EMG recording and analyses
Bipolar silver/silver chloride electrodes were positioned above the orbicularis oculus muscle of the subject’s left eye to record the blink response (A/D rate of 1,000 Hz and amplified × 500). Impedances were reduced to less than 5 kΩ. EMG activity was band-pass filtered (1–200 Hz with 50 Hz notch). Epochs were extracted from 50-ms pre-startle to 300-ms post-startle stimulus onset, baseline corrected over the 50-ms pre-stimulus interval, rectified and averaged separately for each of the three trial types. Startle response amplitude was determined as the integral averaged under the curve occurring between 30 and 150 ms from the onset of startle stimulus. Eight 22q11DS participants did not complete the EMG session. Seventeen individuals with 22q11DS undertook PPI recordings (mean age 16.7 ± 2.8 years, 5 male subjects) and 19 HC (mean age 16.3 ± 4.0 years, 8 male subjects).

Antisaccade recording and analysis
Participants’ eye movements were recorded remotely using an Eyelink 1000 (1,000 Hz, SR Research, Ontario, Canada) linked to a host Dell Pentium IV PC processor and an auxiliary video display unit for observing the monitored eye. Each stimulus block was preceded by a calibration and validation procedure that required participants to fixate on a 3 × 3 matrix of centrally and peripherally located points on the computer screen. Each trial consisted of the following sequence: (i) a circular target was presented at the beginning of each trial; (ii) after 1,000 ms, the target was extinguished, a peripheral target was illuminated and a brief beeping signal was initiated and (iii) an extinction of the cue occurred after 3,000 ms or earlier if participant gaze was recorded within 1° (visual angle) of the target response area and antisaccade target had been initiated for greater than 1,000 ms. The target stimulus, a small red target of 0.9° in diameter, was presented on a black computer screen. The stimuli in each block were presented to the left or right of the screen in a balanced pseudorandom order. An antisaccade error occurred when the subject made a reflexive saccade towards the target before correctly making a saccade in the opposite direction. Antisaccade errors were identified using custom software and expressed as a percentage of the total. Seventeen individuals with 22q11DS undertook antisaccade recordings (mean age 17.1 ± 3.08 years, 7 male subjects) and 28 HC (mean age 16.7 ± 3.4, 13 male subjects).

Analysis
SPSS 19 was employed for statistical analyses. In both participant groups, with the exception of antisaccade error and latency, the distribution of inhibition measures did not violate assumptions of normality (Shapiro–Wilks test) and parametric statistics were used in subsequent analyses.

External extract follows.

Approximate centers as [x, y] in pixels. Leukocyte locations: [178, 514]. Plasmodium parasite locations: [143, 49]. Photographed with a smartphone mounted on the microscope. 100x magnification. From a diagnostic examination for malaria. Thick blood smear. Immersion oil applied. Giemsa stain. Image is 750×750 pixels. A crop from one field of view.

PPI was determined as a percentage and calculated for each ISI in each stimulus condition using the formula: Percent PPI = 100 × [(startle pulse only units - pre-pulse-startle pulse response units)/startle pulse only units]. PPI measures were examined using repeated measures t-tests and mixed model ANOVA (pre-pulse interval [120 ms, 480 ms] × attention [passive, active] × group). Antisaccade accuracy, amplitude and latency (of correct and incorrect trials separately) were calculated using software designed for eye movement analysis, and antisaccade accuracy data were examined using one-way ANOVAs. Independent samples t-tests, chi square and one-way ANOVA were used to examine demographic and executive functioning differences between groups. Parametric correlational analyses were conducted to examine relationships between executive functions and performance measures on antisaccade and PPI. Threshold set for significance was 0.05.